Задание 1:
Обновите фрагмент текста о лирике Фета между словами «Душе казалося утратой…» и «настроения, оттенки чувств.» включительно: замените «гость» на «спутник».
Задание 2:
Ответьте по тексту о лирике Фета:
(a) Из какого стихотворения приведены строки о «тяжелой косою головка»?
(b) В каком желании раскрывается любовь в стихотворении «Еще акация одна…»?
(c) Куда спорхнула птичка полевая?
Задание 3:
Перечислите всё, что, согласно тексту о лирике Фета, фиксирует Фет вместо обобщенного изображения чувства.

Показанный текст:
+ + + + +

Так молчать нам обоим неловко,

Что ни стань говорить — невпопад;

За тяжелой косою головка

Словно хочет склониться назад.

(«Зной»)

В наиболее удачных стихах беглое переживание глубже раскрывает чувство. Так, в стихотворении «Еще акация одна…» любовь раскрывается в желании задержать время, остановить мгновение, а это желание реализуется в такой ситуации

…К твоим ногам, на ясный круг,

Спорхнула птичка полевая.

С какой мы робостью любви

Свое дыханье затаили!

Казалось мне, глаза твои

Не улетать ее молили.

Сказать «прости» чему ни будь

Душе казалося утратой…

И, собираясь упорхнуть,

Глядел на нас наш гость крылатый.

В изображении чувства Фета увлекает фиксация деталей, тонких оттенков, неясных, неопределенных эмоций. Чувство у Фета обычно раскрывается не в обобщенном виде, не как результат более или менее длительных переживаний, единство и смысл которых осознаны переживающим; Фет фиксирует отдельные душевные движения, настроения, оттенки чувств.

+ + + + +

Извлечённый список:
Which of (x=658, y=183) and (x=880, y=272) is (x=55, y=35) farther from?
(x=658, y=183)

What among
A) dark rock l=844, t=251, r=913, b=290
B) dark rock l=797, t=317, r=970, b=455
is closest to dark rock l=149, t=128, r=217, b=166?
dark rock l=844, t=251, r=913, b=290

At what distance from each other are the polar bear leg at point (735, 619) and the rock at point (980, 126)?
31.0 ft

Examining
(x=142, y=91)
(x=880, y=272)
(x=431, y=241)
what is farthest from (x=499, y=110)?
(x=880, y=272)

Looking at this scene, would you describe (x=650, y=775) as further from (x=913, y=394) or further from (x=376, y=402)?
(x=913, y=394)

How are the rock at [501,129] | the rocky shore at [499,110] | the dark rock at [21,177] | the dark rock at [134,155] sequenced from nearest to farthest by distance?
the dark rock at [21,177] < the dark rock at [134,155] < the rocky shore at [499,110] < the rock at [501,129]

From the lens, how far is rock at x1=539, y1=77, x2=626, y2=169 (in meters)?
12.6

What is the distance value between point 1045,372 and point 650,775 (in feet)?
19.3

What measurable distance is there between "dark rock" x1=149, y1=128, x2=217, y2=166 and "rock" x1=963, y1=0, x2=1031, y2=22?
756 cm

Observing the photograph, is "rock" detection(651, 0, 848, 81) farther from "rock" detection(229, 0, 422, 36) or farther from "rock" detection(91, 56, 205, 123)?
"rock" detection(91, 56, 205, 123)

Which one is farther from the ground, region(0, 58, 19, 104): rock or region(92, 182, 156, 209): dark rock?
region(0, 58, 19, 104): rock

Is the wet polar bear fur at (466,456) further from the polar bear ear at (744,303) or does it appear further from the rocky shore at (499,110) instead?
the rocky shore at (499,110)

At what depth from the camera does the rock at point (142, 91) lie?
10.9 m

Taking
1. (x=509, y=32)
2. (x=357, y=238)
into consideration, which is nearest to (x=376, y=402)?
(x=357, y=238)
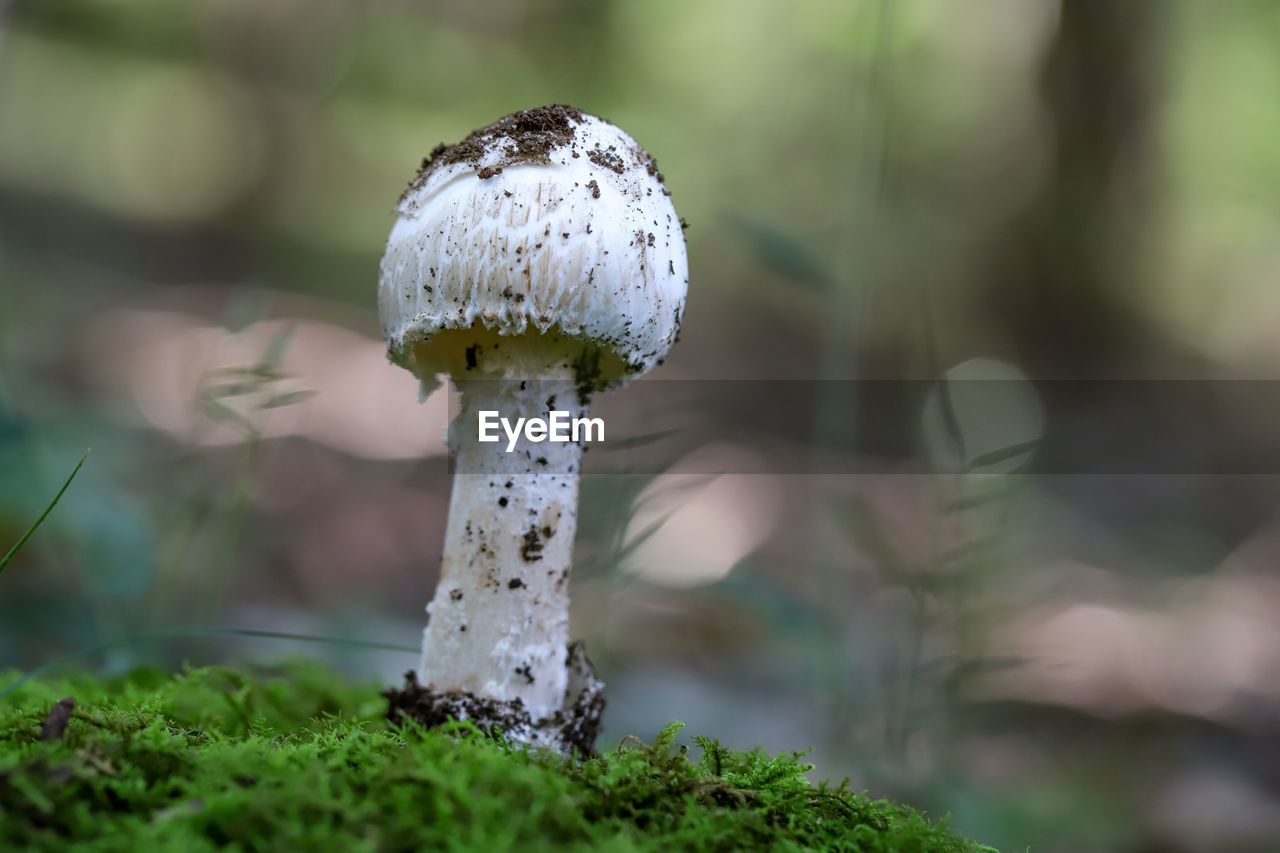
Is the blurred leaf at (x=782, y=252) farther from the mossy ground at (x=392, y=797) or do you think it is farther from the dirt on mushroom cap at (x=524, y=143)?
the mossy ground at (x=392, y=797)

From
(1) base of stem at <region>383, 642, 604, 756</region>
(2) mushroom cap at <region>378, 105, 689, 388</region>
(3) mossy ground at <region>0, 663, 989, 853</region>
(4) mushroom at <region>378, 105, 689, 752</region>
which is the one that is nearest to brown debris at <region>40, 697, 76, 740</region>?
(3) mossy ground at <region>0, 663, 989, 853</region>

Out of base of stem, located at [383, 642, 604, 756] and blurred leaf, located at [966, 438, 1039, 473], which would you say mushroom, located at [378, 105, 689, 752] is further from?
blurred leaf, located at [966, 438, 1039, 473]

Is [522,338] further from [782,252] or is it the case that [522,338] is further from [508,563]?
[782,252]

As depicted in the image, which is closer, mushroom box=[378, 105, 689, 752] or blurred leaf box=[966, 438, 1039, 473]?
mushroom box=[378, 105, 689, 752]

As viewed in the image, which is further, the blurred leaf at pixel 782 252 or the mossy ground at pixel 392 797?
the blurred leaf at pixel 782 252

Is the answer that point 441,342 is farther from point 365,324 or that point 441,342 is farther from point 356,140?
point 356,140

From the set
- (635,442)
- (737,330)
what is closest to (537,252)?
(635,442)

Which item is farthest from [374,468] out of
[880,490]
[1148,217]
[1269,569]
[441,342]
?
[1148,217]

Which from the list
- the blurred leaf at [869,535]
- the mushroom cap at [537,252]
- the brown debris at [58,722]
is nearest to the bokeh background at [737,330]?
the blurred leaf at [869,535]
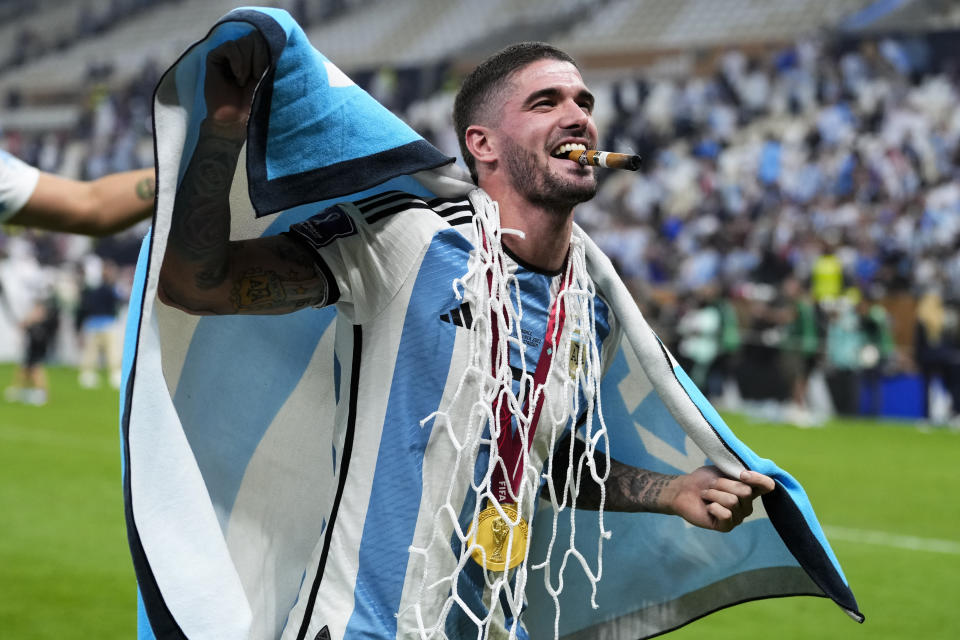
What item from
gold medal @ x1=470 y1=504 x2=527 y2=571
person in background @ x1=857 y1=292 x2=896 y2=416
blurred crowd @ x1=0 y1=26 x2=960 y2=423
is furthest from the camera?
blurred crowd @ x1=0 y1=26 x2=960 y2=423

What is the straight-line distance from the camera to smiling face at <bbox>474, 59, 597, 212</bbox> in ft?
7.78

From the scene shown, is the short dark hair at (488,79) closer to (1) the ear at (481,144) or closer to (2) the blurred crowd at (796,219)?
(1) the ear at (481,144)

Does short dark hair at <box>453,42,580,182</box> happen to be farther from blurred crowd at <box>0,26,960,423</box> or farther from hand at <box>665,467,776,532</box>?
blurred crowd at <box>0,26,960,423</box>

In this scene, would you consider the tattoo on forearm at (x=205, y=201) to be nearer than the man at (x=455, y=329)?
Yes

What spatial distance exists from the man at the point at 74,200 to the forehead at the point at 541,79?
33.0 inches

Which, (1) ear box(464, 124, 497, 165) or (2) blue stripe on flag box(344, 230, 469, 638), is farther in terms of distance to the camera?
(1) ear box(464, 124, 497, 165)

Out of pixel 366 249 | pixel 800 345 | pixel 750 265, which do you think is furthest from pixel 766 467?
pixel 750 265

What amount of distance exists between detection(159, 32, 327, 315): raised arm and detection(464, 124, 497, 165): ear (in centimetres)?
44

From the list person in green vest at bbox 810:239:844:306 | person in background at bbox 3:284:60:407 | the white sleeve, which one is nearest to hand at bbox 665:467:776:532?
the white sleeve

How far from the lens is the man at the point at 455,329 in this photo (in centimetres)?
223

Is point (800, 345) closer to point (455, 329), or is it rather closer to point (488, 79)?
point (488, 79)

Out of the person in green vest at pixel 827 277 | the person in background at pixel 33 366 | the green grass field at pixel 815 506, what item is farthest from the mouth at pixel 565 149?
the person in green vest at pixel 827 277

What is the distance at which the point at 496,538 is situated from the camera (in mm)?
2316

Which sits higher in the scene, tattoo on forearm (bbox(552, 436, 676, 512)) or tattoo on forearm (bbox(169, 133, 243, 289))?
tattoo on forearm (bbox(169, 133, 243, 289))
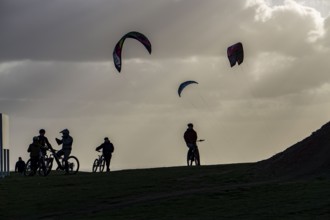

+ + + + +

Ответ 1:
Душе казалося утратой…

И, собираясь упорхнуть,

Глядел на нас наш спутник крылатый.

В изображении чувства Фета увлекает фиксация деталей, тонких оттенков, неясных, неопределенных эмоций. Чувство у Фета обычно раскрывается не в обобщенном виде, не как результат более или менее длительных переживаний, единство и смысл которых осознаны переживающим; Фет фиксирует отдельные душевные движения, настроения, оттенки чувств.

Ответ 2:
(a) Из стихотворения «Зной».
(b) В желании задержать время, остановить мгновение.
(c) К твоим ногам, на ясный круг.

Ответ 3:
Отдельные душевные движения; настроения; оттенки чувств.